Maar omdat dit in het geheel geen zin oplevert, zet hij dit vers tussen haakjes (blz. 164). Na 54 regels eindigt het fragment met vs. 1033 (n. Bl.): Wel volcomen ende soe goet
onmiddellijk gevolgd door vs. 1607 (n. Bl.), zij het met een emendatie, dezelfde die reeds door De Vries was voorgesteld:
Dat u mijn kint sinen evelen moet
Hevet vergheven. -
Het onbevredigende van deze reconstructie door Van Mierlo blijkt des te duidelijker, nu men die zónder zijn kritische notities te zien krijgt in de nieuwste Theophilus-editie, als nr. 136 van de Klassieke Galerij bezorgd door Dr. Rob. Roemans en Dra. H. van Assche (Antwerpen 1960): op zichzelf een nuttige en welkome uitgave, waarvoor men hen erkentelijk moet zijn. Hun kritiek jegens Van Mierlo is niet verder gegaan dan de plaatsing van vs. 1606 (n. Bl.), dat nu niet vóor maar ná het verschoven fragment staat (editie-Roemans, blz. 69). Maar is daarmee nu het best denkbare resultaat bereikt? Ook als men vooropstelt dat een feilloos werk in dit geval niet binnen de mogelijkheden ligt, mag men niet tevreden zijn voordat van het mogelijke het beste is bereikt. Het probleem dat ons bezig houdt, heeft drie verschillende facetten: ten eerste de plek waar het misplaatste blad precies begint; ten tweede de plek waar dit misplaatste blad precies eindigt; ten derde de plek waar dit misplaatste blad eigenlijk thuis hoort. | |||||||||||||||||
[pagina 68]
| |||||||||||||||||
Reeds De Vries en Jonckbloet hebben van mening verschild inzake het eerste punt. Terwijl De Vries het mes zette tussen vs. 980 en vs. 981 (n. Bl.), verkoos Jonckbloet de operatie te beginnen tussen vs. 979 en vs. 980. Zowel Verdam als Van Mierlo hebben zich bij Jonckbloet aangesloten en de regel: Ende loen ontfaen nae ons bediet (n. Bl. vs. 980)

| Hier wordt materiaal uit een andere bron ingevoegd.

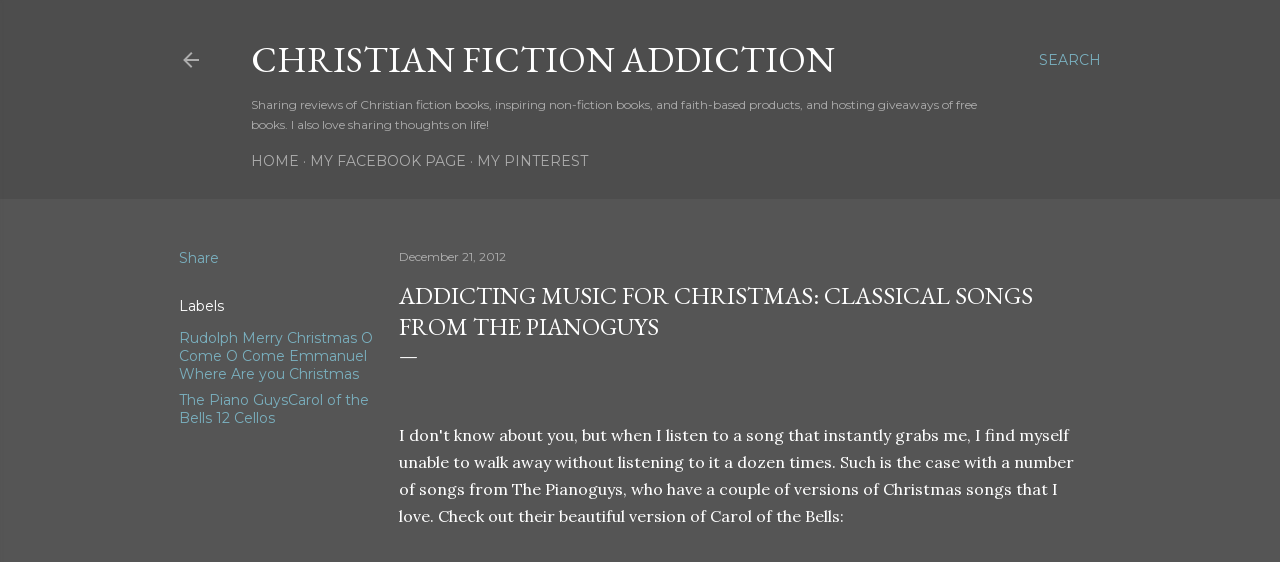

--- FILE ---
content_type: text/html; charset=utf-8
request_url: https://www.google.com/recaptcha/api2/aframe
body_size: 267
content:
<!DOCTYPE HTML><html><head><meta http-equiv="content-type" content="text/html; charset=UTF-8"></head><body><script nonce="CADeHtG9fPbfjdXoAOSeCg">/** Anti-fraud and anti-abuse applications only. See google.com/recaptcha */ try{var clients={'sodar':'https://pagead2.googlesyndication.com/pagead/sodar?'};window.addEventListener("message",function(a){try{if(a.source===window.parent){var b=JSON.parse(a.data);var c=clients[b['id']];if(c){var d=document.createElement('img');d.src=c+b['params']+'&rc='+(localStorage.getItem("rc::a")?sessionStorage.getItem("rc::b"):"");window.document.body.appendChild(d);sessionStorage.setItem("rc::e",parseInt(sessionStorage.getItem("rc::e")||0)+1);localStorage.setItem("rc::h",'1768687142067');}}}catch(b){}});window.parent.postMessage("_grecaptcha_ready", "*");}catch(b){}</script></body></html>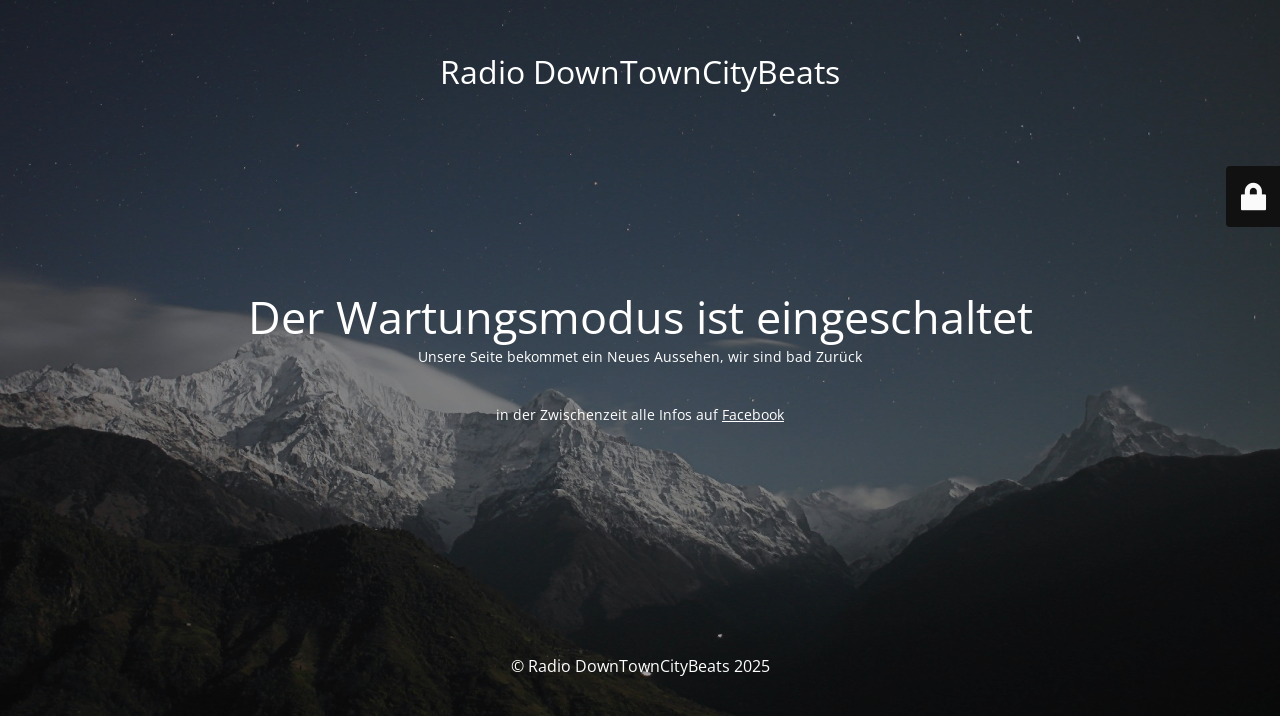

--- FILE ---
content_type: text/html; charset=UTF-8
request_url: http://www.downtowncitybeats.at/
body_size: 6265
content:
<!DOCTYPE html>
<html lang="de">
<head>
	<meta charset="UTF-8" />
	<title>Site is undergoing maintenance</title>	<link rel="icon" href="http://www.downtowncitybeats.at/wp-content/uploads/2025/08/cropped-Logo-DownTownCityBeats-150px-2-32x32.png" sizes="32x32" />
<link rel="icon" href="http://www.downtowncitybeats.at/wp-content/uploads/2025/08/cropped-Logo-DownTownCityBeats-150px-2-192x192.png" sizes="192x192" />
<link rel="apple-touch-icon" href="http://www.downtowncitybeats.at/wp-content/uploads/2025/08/cropped-Logo-DownTownCityBeats-150px-2-180x180.png" />
<meta name="msapplication-TileImage" content="http://www.downtowncitybeats.at/wp-content/uploads/2025/08/cropped-Logo-DownTownCityBeats-150px-2-270x270.png" />
	<meta name="viewport" content="width=device-width, maximum-scale=1, initial-scale=1, minimum-scale=1">
	<meta name="description" content="Music what else....."/>
	<meta http-equiv="X-UA-Compatible" content="" />
	<meta property="og:site_name" content="Radio DownTownCityBeats - Music what else....."/>
	<meta property="og:title" content="Site is undergoing maintenance"/>
	<meta property="og:type" content="Maintenance"/>
	<meta property="og:url" content="http://www.downtowncitybeats.at"/>
	<meta property="og:description" content="Unsere Seite bekommet ein Neues Aussehen, wir sind bad Zurück

&nbsp;

in der Zwischenzeit alle Infos auf Facebook"/>
		<link rel="profile" href="http://gmpg.org/xfn/11" />
	<link rel="pingback" href="http://www.downtowncitybeats.at/xmlrpc.php" />
	<link rel='stylesheet' id='mtnc-style-css' href='http://www.downtowncitybeats.at/wp-content/plugins/maintenance/load/css/style.css?ver=1764184946' media='all' />
<link rel='stylesheet' id='mtnc-fonts-css' href='http://www.downtowncitybeats.at/wp-content/plugins/maintenance/load/css/fonts.css?ver=1764184946' media='all' />
<style type="text/css">body {background-color: #111111}.preloader {background-color: #111111}body {font-family: Open Sans; }.site-title, .preloader i, .login-form, .login-form a.lost-pass, .btn-open-login-form, .site-content, .user-content-wrapper, .user-content, footer, .maintenance a{color: #ffffff;} a.close-user-content, #mailchimp-box form input[type="submit"], .login-form input#submit.button  {border-color:#ffffff} input[type="submit"]:hover{background-color:#ffffff} input:-webkit-autofill, input:-webkit-autofill:focus{-webkit-text-fill-color:#ffffff} body &gt; .login-form-container{background-color:#111111}.btn-open-login-form{background-color:#111111}input:-webkit-autofill, input:-webkit-autofill:focus{-webkit-box-shadow:0 0 0 50px #111111 inset}input[type='submit']:hover{color:#111111} #custom-subscribe #submit-subscribe:before{background-color:#111111} </style>    
    <!--[if IE]><script type="text/javascript" src="http://www.downtowncitybeats.at/wp-content/plugins/maintenance/load/js/jquery.backstretch.min.js"></script><![endif]--><link rel="stylesheet" href="https://fonts.bunny.net/css?family=Open%20Sans:300,300italic,regular,italic,600,600italic,700,700italic,800,800italic:300"></head>

<body class="maintenance ">

<div class="main-container">
	<div class="preloader"><i class="fi-widget" aria-hidden="true"></i></div>	<div id="wrapper">
		<div class="center logotype">
			<header>
				<div class="logo-box istext" rel="home"><h1 class="site-title">Radio DownTownCityBeats</h1></div>			</header>
		</div>
		<div id="content" class="site-content">
			<div class="center">
                <h2 class="heading font-center" style="font-weight:300;font-style:normal">Der Wartungsmodus ist eingeschaltet</h2><div class="description" style="font-weight:300;font-style:normal"><p>Unsere Seite bekommet ein Neues Aussehen, wir sind bad Zurück</p>
<p>&nbsp;</p>
<p>in der Zwischenzeit alle Infos auf <a href="https://www.facebook.com/downtowncitybeats/">Facebook</a></p>
</div>			</div>
		</div>
	</div> <!-- end wrapper -->
	<footer>
		<div class="center">
			<div style="font-weight:300;font-style:normal">© Radio DownTownCityBeats 2025</div>		</div>
	</footer>
					<picture class="bg-img">
						<img class="skip-lazy" src="http://www.downtowncitybeats.at/wp-content/uploads/2025/08/mt-sample-background-2.jpg">
		</picture>
	</div>

	<div class="login-form-container">
		<input type="hidden" id="mtnc_login_check" name="mtnc_login_check" value="e26cc3e569" /><input type="hidden" name="_wp_http_referer" value="/" /><form id="login-form" class="login-form" method="post"><label>Benutzeranmeldung</label><span class="login-error"></span><span class="licon user-icon"><input type="text" name="log" id="log" value="" size="20" class="input username" placeholder="Benutzername" /></span><span class="picon pass-icon"><input type="password" name="pwd" id="login_password" value="" size="20" class="input password" placeholder="Passwort" /></span><a class="lost-pass" href="http://www.downtowncitybeats.at/wp-login.php?action=lostpassword">Passwort zurücksetzen</a><input type="submit" class="button" name="submit" id="submit" value="Anmelden" /><input type="hidden" name="is_custom_login" value="1" /><input type="hidden" id="mtnc_login_check" name="mtnc_login_check" value="e26cc3e569" /><input type="hidden" name="_wp_http_referer" value="/" /></form>		    <div id="btn-open-login-form" class="btn-open-login-form">
        <i class="fi-lock"></i>

    </div>
    <div id="btn-sound" class="btn-open-login-form sound">
        <i id="value_botton" class="fa fa-volume-off" aria-hidden="true"></i>
    </div>
    	</div>
<script src="http://www.downtowncitybeats.at/wp-includes/js/jquery/jquery.min.js?ver=3.7.1" id="jquery-core-js"></script>
<script src="http://www.downtowncitybeats.at/wp-includes/js/jquery/jquery-migrate.min.js?ver=3.4.1" id="jquery-migrate-js"></script>
<script id="_frontend-js-extra">
var mtnc_front_options = {"body_bg":"http://www.downtowncitybeats.at/wp-content/uploads/2025/08/mt-sample-background-2.jpg","gallery_array":[],"blur_intensity":"5","font_link":["Open Sans:300,300italic,regular,italic,600,600italic,700,700italic,800,800italic:300"]};
//# sourceURL=_frontend-js-extra
</script>
<script src="http://www.downtowncitybeats.at/wp-content/plugins/maintenance/load/js/jquery.frontend.js?ver=1764184946" id="_frontend-js"></script>

</body>
</html>
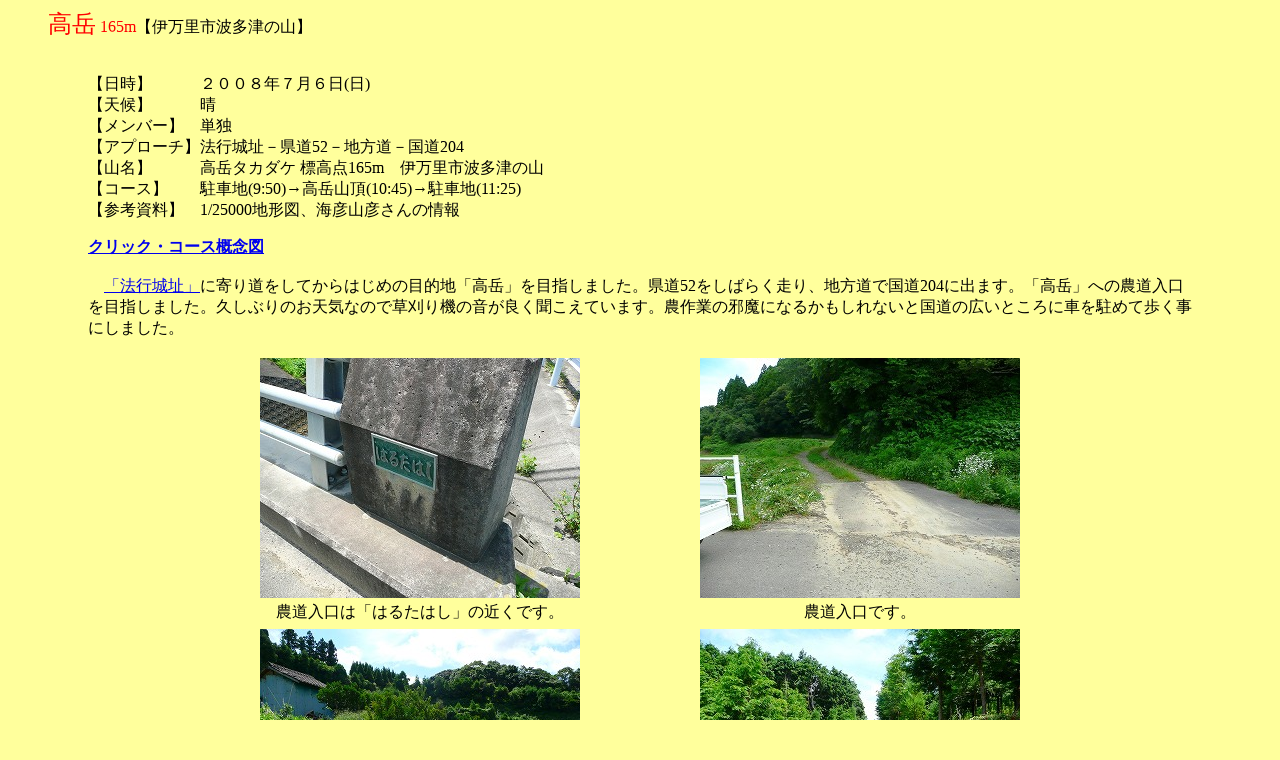

--- FILE ---
content_type: text/html
request_url: http://cjn-koga.life.coocan.jp/yama/kyushu/saga/saga200807_/takadakehata00.htm
body_size: 5851
content:
<html>

<head>
<meta http-equiv="Content-Type" content="text/html; charset=shift_jis">
<title>高波00</title>
</head>

<body bgcolor="#FFFF9C">

<blockquote>
	<p align="left"><font color="#FF0000"><font size="5">高岳</font> 165m</font>【伊万里市波多津の山】</p>
	<blockquote>
		<p align="left"><br>
		【日時】　　　２００８年７月６日(日)<br>
		【天候】　　　晴<br>
		【メンバー】　単独<br>
		【アプローチ】法行城址－県道52－地方道－国道204<br>
		【山名】　　　高岳タカダケ 標高点165m　伊万里市波多津の山<br>
		【コース】　　駐車地(9:50)→高岳山頂(10:45)→駐車地(11:25)<br>
		【参考資料】　1/25000地形図、海彦山彦さんの情報</p>
		<p align="left"><b><a href="takadakehata00/takadakehata00mapy.htm">
		クリック・コース概念図</a></b><br>
		<br>
		　<a href="hogyojyo00.htm">「法行城址」</a>に寄り道をしてからはじめの目的地「高岳」を目指しました。県道52をしばらく走り、地方道で国道204に出ます。「高岳」への農道入口を目指しました。久しぶりのお天気なので草刈り機の音が良く聞こえています。農作業の邪魔になるかもしれないと国道の広いところに車を駐めて歩く事にしました。</p>
		<div align="center">
			<table border="0" width="80%">
				<tr>
					<td align="center">
					<img border="0" src="takadakehata00/taka10.jpg" width="320" height="240"></td>
					<td align="center">
					<img border="0" src="takadakehata00/taka01.jpg" width="320" height="240"></td>
				</tr>
				<tr>
					<td align="center">農道入口は「はるたはし」の近くです。</td>
					<td align="center">農道入口です。</td>
				</tr>
			</table>
			<div align="center">
				<table border="0" width="80%">
					<tr>
						<td align="center">
						<img border="0" src="takadakehata00/taka02.jpg" width="320" height="240"></td>
						<td align="center">
						<img border="0" src="takadakehata00/taka03.jpg" width="320" height="240"></td>
					</tr>
					<tr>
						<td align="center">農道は舗装されています。</td>
						<td align="center">草切が盛んでした。</td>
					</tr>
				</table>
			</div>
		</div>
		<div align="center">
			<table border="0" width="80%">
				<tr>
					<td align="center">
					<img border="0" src="takadakehata00/taka04.jpg" width="320" height="240"></td>
					<td align="center">
					<img border="0" src="takadakehata00/taka05.jpg" width="320" height="240"></td>
				</tr>
				<tr>
					<td align="center">最後は未舗装です。</td>
					<td align="center">峠です。</td>
				</tr>
			</table>
		</div>
		<div align="center">
			<table border="0" width="80%">
				<tr>
					<td align="center">
					<img border="0" src="takadakehata00/taka06.jpg" width="320" height="240"></td>
					<td align="center">
					<img border="0" src="takadakehata00/taka07.jpg" width="320" height="240"></td>
				</tr>
				<tr>
					<td align="center">峠から左の作業道に入ります。草が茂っています。</td>
					<td align="center">この辺りが最高所です。</td>
				</tr>
			</table>
			<div align="center">
				<table border="0" width="80%">
					<tr>
						<td align="center">
						<img border="0" src="takadakehata00/taka08.jpg" width="320" height="240"></td>
						<td align="center">
						<img border="0" src="takadakehata00/taka09.jpg" width="320" height="240"></td>
					</tr>
					<tr>
						<td align="center">農道からは一部展望があります。</td>
						<td align="center">駐車地の遠望です。国道204に駐めました。</td>
					</tr>
				</table>
			</div>
		</div>
		<p align="left">　国道204を少し戻って農道入口です。この辺りでも草刈りがあっています。農道は舗装されています。途中で右に折れて歩くと茶畑で終点でした。作業中の人としばらく話をして戻り更に進みました。スク先で山中に入るようになっていました。途中は人工林になっていますが、ミカン園からの転作のようです。途中で草刈りがあっていました。更に登ると更に草刈りがあっていました。ここで作業中の人に高岳について聞いたところ、ここのピークは高岳とは呼ばれていないそうです。高岳と呼ばれるピークは別の所にあると言うことでした。地形図を見せたりしましたが、やはり違うと言うことでした。良くある地形図の誤記の様です。しかし、地形図に載っているのはこのピークだと言うことで更に登りました。途中から未舗装となります。峠から舗装となり農道は下っていますが、左へ夏草の道があります。これを歩きました。ここでも人工林の下草刈りがあっています。道がなくなったら、樹林に中の平坦な尾根を歩くと山頂です。ここを地図上の高岳とします。人工林の中で、展望はありません。下山中にも再度別の人にも高岳について聞いたところ、やはりここのピークは高岳とは呼んでいないと言うことでした。<br>
		<br>
		　この農道沿いにはミカン園は少し残っていますが、ほとんどヒノキ林などになっています。何か植えると山も荒れないのですが、補助金が5年間しか出ないということでした。この林道からは少しの展望があり、海などが見えていました。ミカン園のある頃はもっと
		農道もしっかりしていたようです。<br>
		<br>
		　地元の人たちが高岳と読んでいるピークにも登れるようです。そのうちに探して登ってみたいと思います。<br>
		<br>
		　普通車で峠まで行くことも出来ます。だだ、この日は作業中の車が路肩に駐まっていたりして狭い部分もありました。途中に駐車すれば歩く距離も短く済んだかもしれませんが、歩いたので地元の人たちと話をする機会があって、良かったと思います。やはり軽四駆が良いですね。<br>
		<br>
		途中で地元の人たちと立ち話をだいぶしたので時間がかかっています。<br>
		<br>
		次いで「あぐり山」を目指しましたが、ナビ任せに走っていたら遠回りをしたので「高尾山」のそばを走ったので<a href="takaohata00.htm">「高尾山」</a>に
		行きました。<br>
　</p>
	</blockquote>
</blockquote>

<p align="center">
<!--webbot bot="Navigation" S-Orientation="horizontal" S-Rendering="graphics" S-Type="arrows" B-Include-Home="TRUE" B-Include-Up="TRUE" startspan --><nobr>[&nbsp;<a href="hogyojyo00.htm" target="">戻る</a>&nbsp;]</nobr> <nobr>[&nbsp;<a href="../../../../index.html" target="">ホーム</a>&nbsp;]</nobr> <nobr>[&nbsp;<a href="../saga.htm" target="">上へ</a>&nbsp;]</nobr> <nobr>[&nbsp;<a href="takaohata00.htm" target="">進む</a>&nbsp;]</nobr><!--webbot bot="Navigation" i-checksum="6879" endspan --></p>

</body>

</html>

dus niet als laatste van het gehandhaafde blad, maar als eerste van het misplaatste blad beschouwd. Het resultaat van hun beslissing is echter te weinig bevredigend, om niet de mening van De Vries opnieuw te overwegen. Ook het tweede punt, de plek dus waar men het misplaatste blad laat eindigen, is niet zo zeker als het wel schijnt. De Vries noemt vs. 1033 (n. Bl.) als laatste regel van het te verschuiven fragment: Wel volcomen ende soe goet,
maar hij wil bovendien vs. 1034 geheel uitwerpen: Dat icse moet bringhen voert.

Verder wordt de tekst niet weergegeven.